28 October 2006

BEIRUT: Their points of reference are bands like Sonic Youth, Sigur Ros, the Yeah Yeah Yeahs, Bloc Party and the Liars. Their list of influences includes no wave, post rock, punk, electroclash, pop trash and bombs in the sky. Their sound is an aggressive blend of experimental noise and catchy pop, as innovative and of the moment now as Blondie must have sounded to virgin ears in the New York music scene of the late 1970s.

They have recorded about seven songs so far and performed less than 10 live shows in the past year and a half. They are Lumi - otherwise known as Marc Codsi and Mayaline Hage - one in a clutch of young Lebanese rock bands who are currently animating the local, underground music scene with the likes of Scrambled Eggs and the New Government.

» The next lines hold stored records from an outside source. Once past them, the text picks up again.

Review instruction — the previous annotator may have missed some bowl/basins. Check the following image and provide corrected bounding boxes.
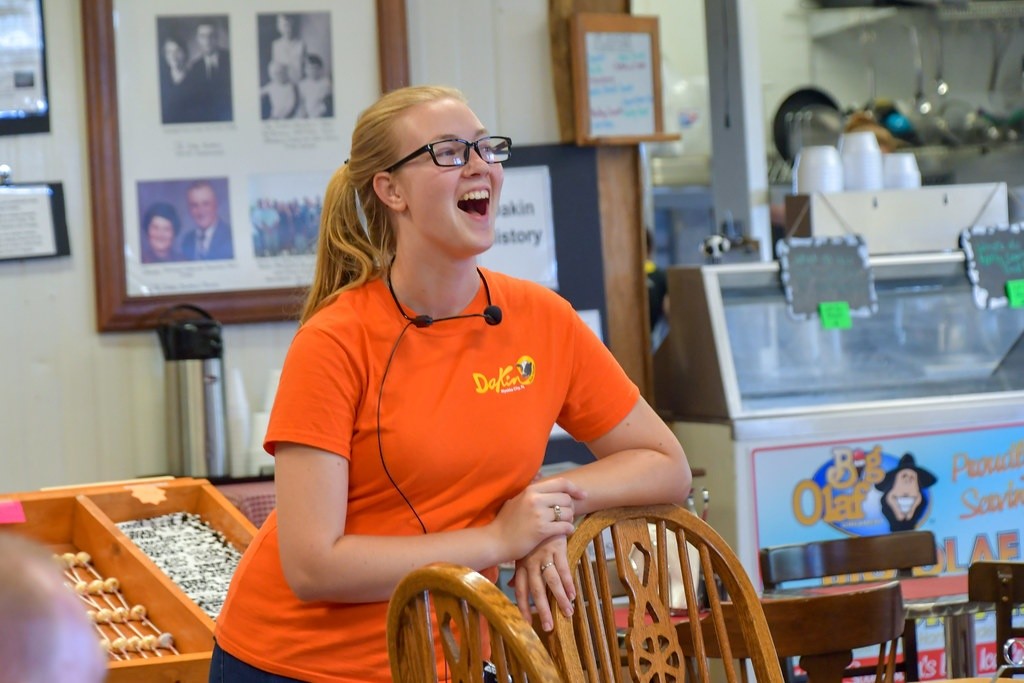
[791,131,923,194]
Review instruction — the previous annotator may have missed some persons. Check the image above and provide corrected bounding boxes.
[206,85,693,683]
[261,14,331,119]
[646,229,671,351]
[142,182,232,263]
[161,20,230,123]
[252,195,323,256]
[0,533,107,682]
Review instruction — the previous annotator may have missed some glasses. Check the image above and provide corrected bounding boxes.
[385,136,513,173]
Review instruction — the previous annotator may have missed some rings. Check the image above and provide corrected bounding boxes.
[541,563,552,571]
[554,505,561,521]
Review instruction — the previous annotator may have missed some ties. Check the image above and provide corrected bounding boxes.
[199,232,205,252]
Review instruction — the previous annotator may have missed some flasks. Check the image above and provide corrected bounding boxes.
[157,305,231,481]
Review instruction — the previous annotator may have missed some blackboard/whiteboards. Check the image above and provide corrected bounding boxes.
[568,13,680,145]
[777,235,877,323]
[960,222,1024,310]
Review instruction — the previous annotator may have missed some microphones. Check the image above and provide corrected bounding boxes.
[413,305,502,329]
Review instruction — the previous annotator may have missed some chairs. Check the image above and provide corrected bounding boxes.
[383,493,1024,683]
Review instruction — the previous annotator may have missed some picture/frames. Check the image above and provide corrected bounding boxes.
[77,1,412,336]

Lumi began in January 2005. Codsi, the lead guitarist for Scrambled Eggs, wanted to explore something sonically new with a side project. Hage had joined Codsi's primary band on stage once before, when Scrambled Eggs' lead singer, Charbel Haber, was out of town.

"I basically just screamed into the microphone," says Hage, who is in her early 20s and has the gift of understated, wry humor.

Both interested in the free improvised music scene that has been percolating in Beirut since 2000, Codsi and Hage decided to form a band to integrate that approach to experimentation with the slightly more structured spirit of postmodern rock n' roll. In other words, they compose. The name Lumi, explains Codsi, is meant to evoke a sense of lightness and brightness, which effectively offsets the gloom and doom that creeps into some of their songs.

"We are not a band in the normal sense, like a rock band," says Codsi, who is in his late 20s and arranges most of Lumi's music on his laptop, feeding in riffs and distortion from his electric guitar and messing around with other beats and sounds. Hage takes care of the lyrics - most of them improvised on first listen and set down on paper afterward.

As a singer and songwriter, Hage eschews nearly all existing archetypes for what a female vocalist should look like or sound like. Her antecedents, though she doesn't make any direct reference to them, are musicians like PJ Harvey, Kim Deal of the Pixies, the Yeah Yeah Yeah's Karen O and, of course, Blondie's Debbie Harry. She's not afraid to scream, nor is she afraid to do so in a well-tailored frock.

Lumi's approach to the music business is similarly contemporary. Codsi and Hage have been in discussions with local labels before, but are content to continue composing their songs and posting them on their My Space site until the right record deal comes along.

"We're always working on new songs," says Codsi. "It's a never-ending process."

But they also want reach well beyond Beirut.

"Our ambition is the only thing that keeps us going," says Hage, nodding vigorously in agreement with Codsi as he notes that as exciting as the underground music scene in Beirut may be these days, it is still too small, too insular, too insignificant for any one band to make much of an impact.

"Plus," Codsi adds with a grimace, "to be in the music scene here you still have to have a full-time job."